Plastic Eating Superworms? Yes
Good news! Researchers have discovered a superworm (it's not technically a worm) that can break down polystyrene using an enzyme in it's stomach. It seems to be plastic week at Good News Corp as we reported on the early success from The Ocean Cleanup in their attempt to rid the Great Pacific Garbage Patch of it's plastic clutter, but what is the plan for the plastic once it is removed. Well currently we can recycle plastic, but this only accounts for 9% of the plastic in the world, the rest simply ends up in a landfill or worse - our oceans.

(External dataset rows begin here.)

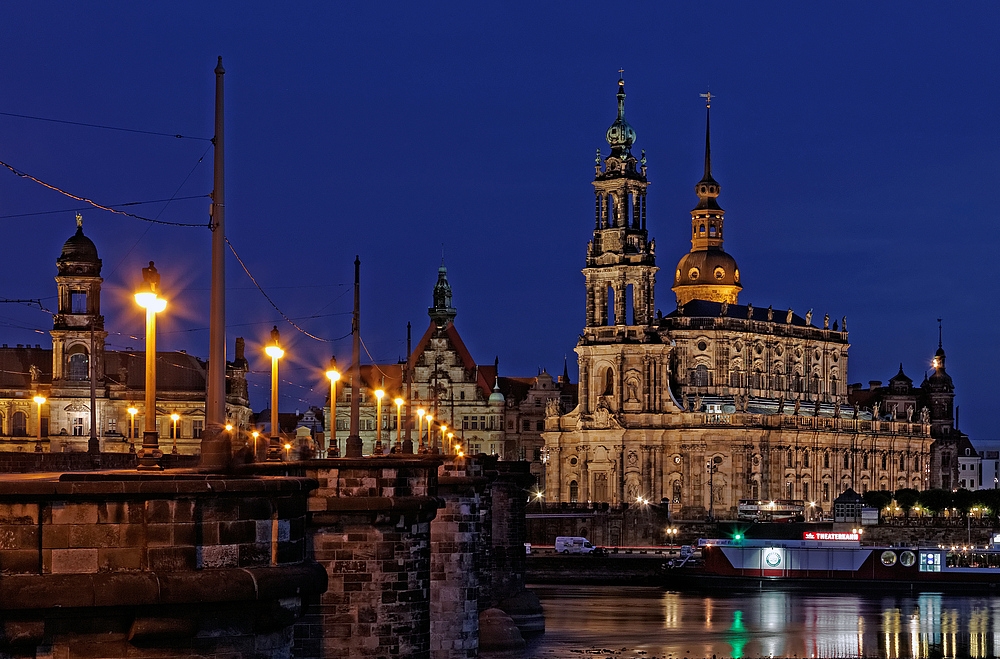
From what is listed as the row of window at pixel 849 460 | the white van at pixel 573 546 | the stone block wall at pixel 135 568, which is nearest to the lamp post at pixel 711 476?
the row of window at pixel 849 460

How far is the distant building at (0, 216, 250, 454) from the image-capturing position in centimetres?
11825

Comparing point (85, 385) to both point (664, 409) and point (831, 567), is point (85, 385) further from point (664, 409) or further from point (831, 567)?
point (831, 567)

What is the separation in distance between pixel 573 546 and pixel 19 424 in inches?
1693

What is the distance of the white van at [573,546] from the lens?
423 ft

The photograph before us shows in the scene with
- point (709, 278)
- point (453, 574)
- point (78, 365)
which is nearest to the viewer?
point (453, 574)

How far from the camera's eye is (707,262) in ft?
550

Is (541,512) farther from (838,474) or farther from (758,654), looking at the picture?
(758,654)

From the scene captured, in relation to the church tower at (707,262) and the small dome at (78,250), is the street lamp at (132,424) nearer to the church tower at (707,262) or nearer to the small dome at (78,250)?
the small dome at (78,250)

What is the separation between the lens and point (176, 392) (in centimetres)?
13362

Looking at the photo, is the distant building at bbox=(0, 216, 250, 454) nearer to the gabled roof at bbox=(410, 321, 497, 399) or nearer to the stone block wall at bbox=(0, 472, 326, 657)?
the gabled roof at bbox=(410, 321, 497, 399)

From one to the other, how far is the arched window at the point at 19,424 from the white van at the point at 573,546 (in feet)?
135

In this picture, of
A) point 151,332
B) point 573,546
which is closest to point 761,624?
point 573,546

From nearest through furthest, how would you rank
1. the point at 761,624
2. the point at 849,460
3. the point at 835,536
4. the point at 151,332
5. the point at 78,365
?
the point at 151,332 → the point at 761,624 → the point at 835,536 → the point at 78,365 → the point at 849,460

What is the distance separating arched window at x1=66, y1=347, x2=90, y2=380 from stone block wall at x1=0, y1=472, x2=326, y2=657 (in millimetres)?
113354
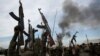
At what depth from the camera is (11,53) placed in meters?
11.8

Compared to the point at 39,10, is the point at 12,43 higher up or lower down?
lower down

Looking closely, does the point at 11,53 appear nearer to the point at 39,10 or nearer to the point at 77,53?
the point at 39,10

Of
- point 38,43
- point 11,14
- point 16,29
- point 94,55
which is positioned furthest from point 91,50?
point 16,29

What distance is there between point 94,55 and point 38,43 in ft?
39.4

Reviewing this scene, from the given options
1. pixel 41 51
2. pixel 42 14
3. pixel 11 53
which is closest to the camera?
pixel 11 53

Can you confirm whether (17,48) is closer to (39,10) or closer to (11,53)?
(11,53)

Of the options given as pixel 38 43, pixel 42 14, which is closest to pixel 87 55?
pixel 42 14

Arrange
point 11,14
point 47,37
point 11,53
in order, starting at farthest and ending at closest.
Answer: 1. point 47,37
2. point 11,14
3. point 11,53

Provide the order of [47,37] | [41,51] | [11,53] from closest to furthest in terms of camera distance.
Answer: [11,53]
[41,51]
[47,37]

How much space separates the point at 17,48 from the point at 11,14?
8.27 ft

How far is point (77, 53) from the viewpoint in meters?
29.2

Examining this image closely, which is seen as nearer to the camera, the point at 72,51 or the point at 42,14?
the point at 42,14

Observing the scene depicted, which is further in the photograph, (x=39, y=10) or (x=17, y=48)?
(x=39, y=10)

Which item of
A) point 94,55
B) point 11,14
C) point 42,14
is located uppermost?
point 42,14
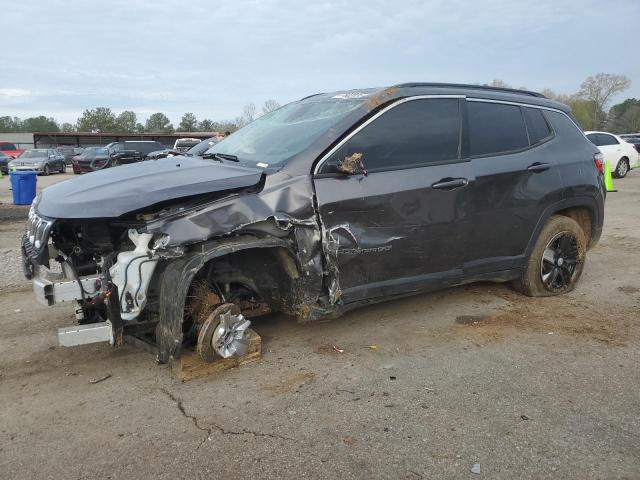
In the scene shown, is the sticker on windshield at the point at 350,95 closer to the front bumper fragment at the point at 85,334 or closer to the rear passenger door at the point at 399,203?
the rear passenger door at the point at 399,203

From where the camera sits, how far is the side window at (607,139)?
18031 millimetres

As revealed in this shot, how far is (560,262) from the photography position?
5199 mm

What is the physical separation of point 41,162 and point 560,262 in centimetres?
2821

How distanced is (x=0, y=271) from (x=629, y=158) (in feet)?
63.3

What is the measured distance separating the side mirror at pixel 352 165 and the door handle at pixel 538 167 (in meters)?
1.80

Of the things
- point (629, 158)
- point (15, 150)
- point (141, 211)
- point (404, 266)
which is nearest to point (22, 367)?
point (141, 211)

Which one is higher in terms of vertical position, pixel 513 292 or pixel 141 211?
pixel 141 211

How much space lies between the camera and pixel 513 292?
541 centimetres

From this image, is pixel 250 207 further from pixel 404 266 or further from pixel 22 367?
pixel 22 367

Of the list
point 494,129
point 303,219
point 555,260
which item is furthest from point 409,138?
point 555,260

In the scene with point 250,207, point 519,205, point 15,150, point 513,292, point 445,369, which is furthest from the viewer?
point 15,150

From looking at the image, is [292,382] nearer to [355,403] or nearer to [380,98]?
[355,403]

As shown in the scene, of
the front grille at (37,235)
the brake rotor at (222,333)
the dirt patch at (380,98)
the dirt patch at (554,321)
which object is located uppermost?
the dirt patch at (380,98)

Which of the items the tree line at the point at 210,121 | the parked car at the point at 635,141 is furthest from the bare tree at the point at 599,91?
the parked car at the point at 635,141
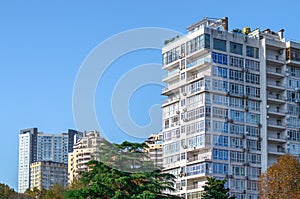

Enter Zophobas moria, the plastic eating superworm, to save our day. At the University of Queensland, researcher Chris Rinke has been experimenting with the enzymes that these worms (again not technically a worm) use to break down plastics. Using DNA sequencing Dr. Rinke has been able to study each enzyme and catalog the specific ones that work in the best conditions. The idea will be to isolate the most potent enzymes and potentially engineer them to be even more efficient and faster at their task. If done correctly we wont even need the worms! Dr. Rinke imagines an application where we can use these enzymes on an industrial scale.
"What we are really after is to kind of mimic the superworm - basically have the mechanical shredding that the worm does, and then have bioreactors where we add the enzymes from the microbes and then degrade that on a big, big scale." - Dr. Chris Rinke.